Cada mañana, dejaba a Lin Huayu en la escuela y la acompañaba en clase.
Los días que no había clases, visitaba el hospital para ver cómo estaban Oso Negro, Zhao Chengshuang y Huo Pingping.
Para ayudar a Oso Negro a recuperarse antes, Ye Qing le enseñó algunos métodos de Respiración y Meditación.
Al practicar este método con el tiempo, Oso Negro también podría cultivar la Respiración Interna.
Por supuesto, Ye Qing ya tenía una base establecida por el Tercer Maestro Li desde el principio, lo que dificultaba que Oso Negro lo alcanzara, pero aun así mejoraría la fuerza de Oso Negro.
Al mismo tiempo, este método de Respiración y Meditación también podía curar rápidamente las heridas internas, lo que era muy beneficioso para Oso Negro en ese momento.
Después de terminar sus actividades diurnas y dejar a Lin Huayu en casa por la noche, Ye Qing aprendía a conducir con el Viejo Wang.
Tras correr por la Carretera del Anillo de la Ciudad durante varios días, las habilidades de conducción de Ye Qing habían mejorado significativamente.

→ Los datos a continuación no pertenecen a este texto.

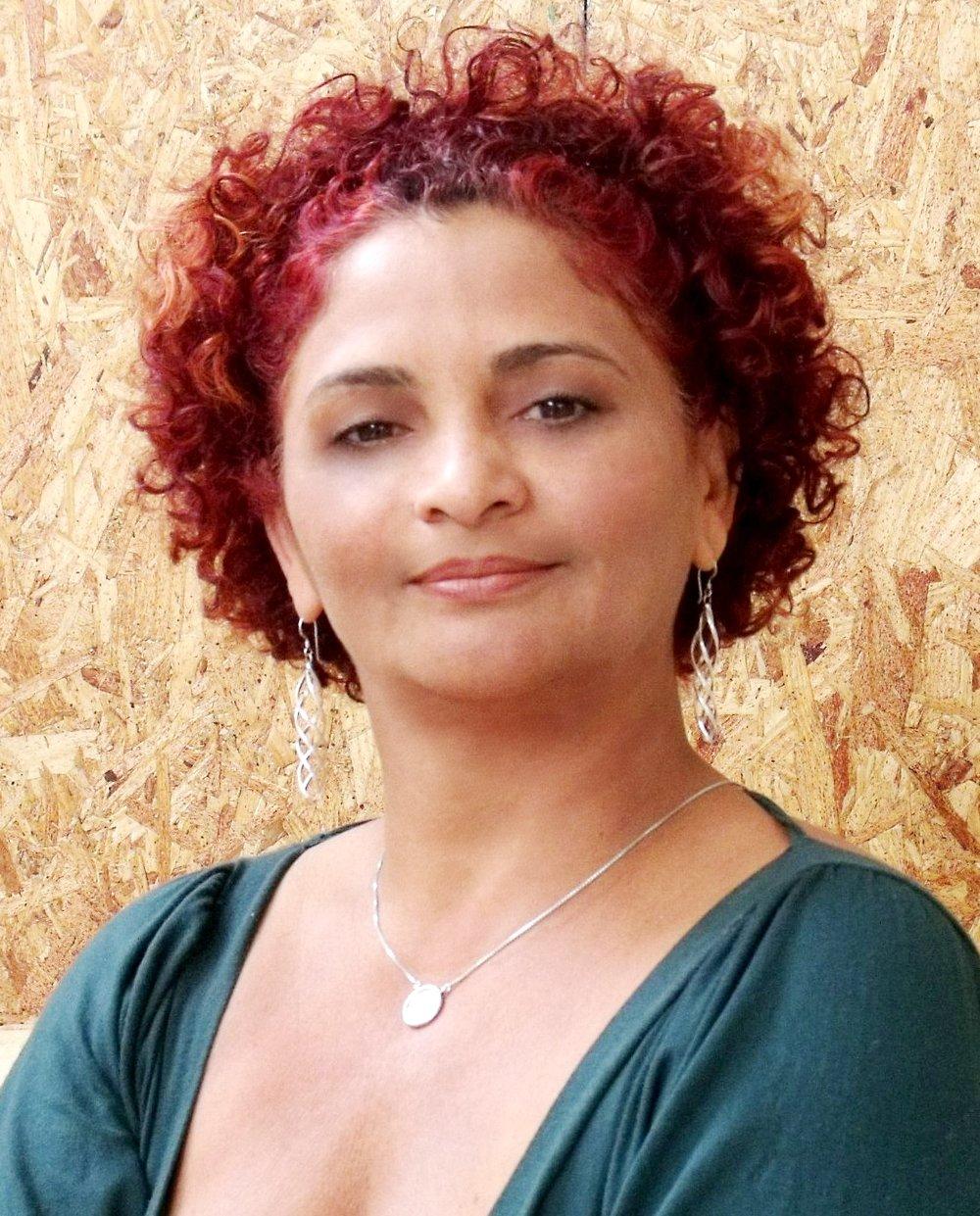 Luza Carvalho.jpg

Al quinto día, Ye Qing ya era capaz de conducir solo por el centro de la ciudad; su progreso fue rápido.
El Viejo Wang estaba asombrado por el talento natural de Ye Qing para conducir y, como había recibido el dinero de Ye Qing, enseñaba con gran esmero, transmitiéndole muchas de las técnicas de las que se había percatado a lo largo de los años.
Esto había hecho que la conducción de Ye Qing fuera cada vez más competente; aparte de no tener licencia de conducir, no tenía ningún problema para circular por la carretera.

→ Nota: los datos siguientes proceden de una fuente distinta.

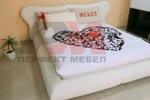 Спални и легла с тапицирани табли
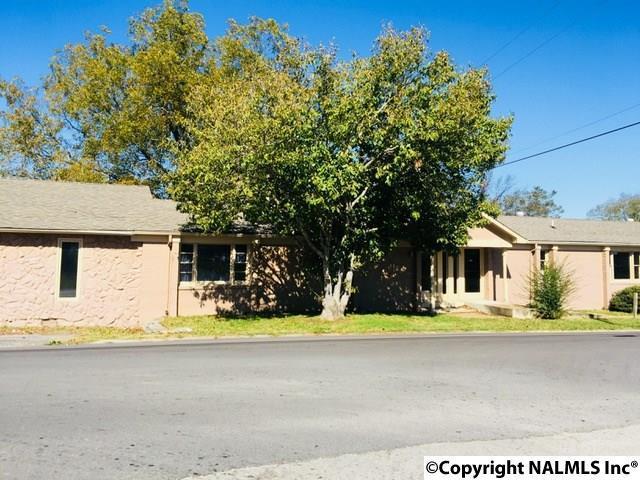 615 Maple Street, Fayetteville, TN 37334 (MLS #1081549) :: Intero Real Estate Services Huntsville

En los últimos días, mientras aprendía a conducir, Ye Qing también obtuvo mucha información sobre el Jefe Lin de parte del Viejo Wang.
En la familia Lin, el Jefe Lin era la persona menos favorecida.
La mayoría de los miembros de la familia Lin se dedicaban a actividades legítimas, como el Doctor Divino Lin Tianyou, que era un renombrado sanador benévolo en la Ciudad Shenchuan.
Aunque otros no eran tan famosos como Lin Tianyou, también eran personas respetuosas y rectas.
Los que tenían peor reputación, aunque pudieran vivir a costa de la familia y llevar vidas de derroche, no se involucraban en actividades nefastas.
El Jefe Lin era una excepción; la familia Lin le había asignado negocios para que los gestionara.
Sin embargo, había fracasado en algunos de los negocios que había administrado antes.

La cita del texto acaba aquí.